8. Multidimensional scaling is one form of ordination, often used as a complementary method to clustering, in which objects are arrayed continuously in a set of coordinate axes. Principal component analysis (PCA) is another ordination technique that can also be used to reduce the dimensionality of a multivariate dataset. PCA reduces the original variables, which are often correlated with one another, to a smaller set of uncorrelated, synthetic variables (the principal components). This is done by producing linear combinations of the original variables that maximize the variation or dispersion of the original objects along the principal components.
For this analysis and the next we will use a new dataset, Hermon Bumpus’ House Sparrow data:
Bumpus sparrow data: bumpus.txt
Bumpus sparrow metadata: bumpus.met
More information on Hermon Bumpus and House Sparrows
Read the Bumpus data into an R dataframe and attach it:
bumpus = read.table("http://college.holycross.edu/faculty/rlent/data/bumpus.txt",
sep = "",header=TRUE)
attach(bumpus)
The data consist of 9 morphological variables measured on male House Sparrows, plus the variable survive that is coded 1 for survived and 0 for died. We will ignore the survival variable for now and concentrate on the morphological measurements. First, compute the correlation matrix:
birdcor = cor(cbind(length,alar,weight,lbh,lhum,lfem,ltibio,wskull,lkeel))
As is often the case with morphological data, the variables are intercorrelated, suggesting that at least some of them are measuring the same underlying thing, such as “size” or “shape.” PCA can help to extract these underlying components of variation. First we’ll drop the survival variable for this analysis:
pcadata = bumpus[c(-1)]
This trick works because the survive variable is the first one in the bumpus dataframe. Then, compute the PCA from the correlation matrix:
pca = princomp(pcadata, cor=TRUE)
Then, typing summary(pca) will show the proportion of variation in the original data accounted for by the principal components. We get the same number of components as we have original variables, but hope that the first few account for most of the variation. We see that the first 3 components account for over 65% of the original variation:
Importance of components:
Comp.1 Comp.2 Comp.3
Standard deviation 1.9156970 1.0714045 1.0531993
Proportion of Variance 0.4077661 0.1275453 0.1232476
Cumulative Proportion 0.4077661 0.5353114 0.6585590
This is good, because we have reduced our original nine variables to three that account for much of the variation in the data. But as with our multidimensional scaling analysis, we now have to interpret these synthetic variables. As before we do this by computing correlations between the principal components and the original variables. The principal components are “scores” of each individual object (birds) computed as linear combinations of the original variables to produce component 1, component 2, and so on. To see these scores, type pca$scores. We’ll store the first three components into vectors and then merge them back into the original data:
pca1 = pca$scores[,1]
pca2 = pca$scores[,2]
pca3 = pca$scores[,3]
bumpuspca = cbind(pca1,pca2,pca3,pcadata)
Then, the correlations:
cor(bumpuspca)
[To get rid of annoying scientific notation, increase the threshhold number of digits that triggers scientific notation by typing options(scipen=12).]

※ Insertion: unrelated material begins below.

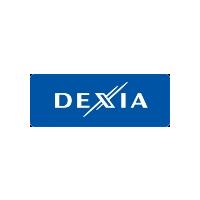 Логотип компании «Дексиа Банк»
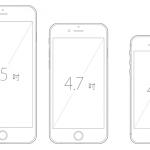 還是喜歡一手掌握?傳明年 4 吋螢幕回歸 iPhone 產品線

We see that pca1 is highly negatively correlated with all variables except lbh, with which it has a negligible positive correlation. We can thus interpret pca1 as a “size” axis. Pca2 and pca3 each have a mixture of positive and negative correlations with the original data, usually interpreted as different aspects of an underlying “shape” factor.
A handy feature of principal components is that they are mutually orthogonal in the n-dimensional hyperspace. In English, this means that they are uncorrelated with each other:
options(scipen=20) #Discourage scientific notation.
cor(pca$scores)
The correlations among our principal components are zero for all intents and purposes. For this reason PCA can be used to remove inter-variable correlation in preparation for things like multiple regression analysis, in which multicollinearity among the predictors is a bad thing.

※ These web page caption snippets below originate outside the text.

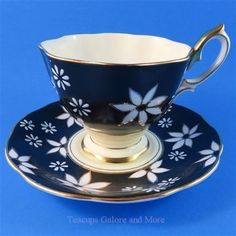Royal Albert White Flowers on Black Tea Cup and Saucer Set | eBay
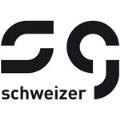 LOGO_Schweizer Group GmbH & Co. KG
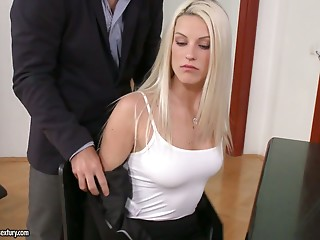 Beautiful,Secretary,Strip,Anal,Big Boobs,Blonde,Blowjob,Hairy,Hardcore,Lingerie,Office,Doggystyle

Now, plot the first two components and label the points with the survival variable:
plot(pca1,pca2)
textxy(pca1,pca2,survive)
It appears that we may be seeing an effect of morphology on survival. Sounds like natural selection. We can explore this aspect of the data with our final technique of this session, discriminant analysis.
9. Whereas cluster analysis finds groups in data, discriminant function analysis (DFA) produces a linear combination of variables that best separate two or more groups that are already known. This is done essentially by performing a multivariate analysis of variance (MANOVA) in reverse, computing the coefficients of the discriminant function to maximize the multivariate F-ratio. Thus instead of maximizing the total variance explained as in PCA, discriminant analysis maximizes the total variance between groups. (Go here and here for more details.)
To compute a linear discriminant analysis using the Bumpus data, first load the MASS package:
library(MASS)
Then issue the following command to compute the discriminant functions:
dfa = lda(survive ~ length+alar+weight+lbh+lhum+lfem+ltibio+wskull+lkeel)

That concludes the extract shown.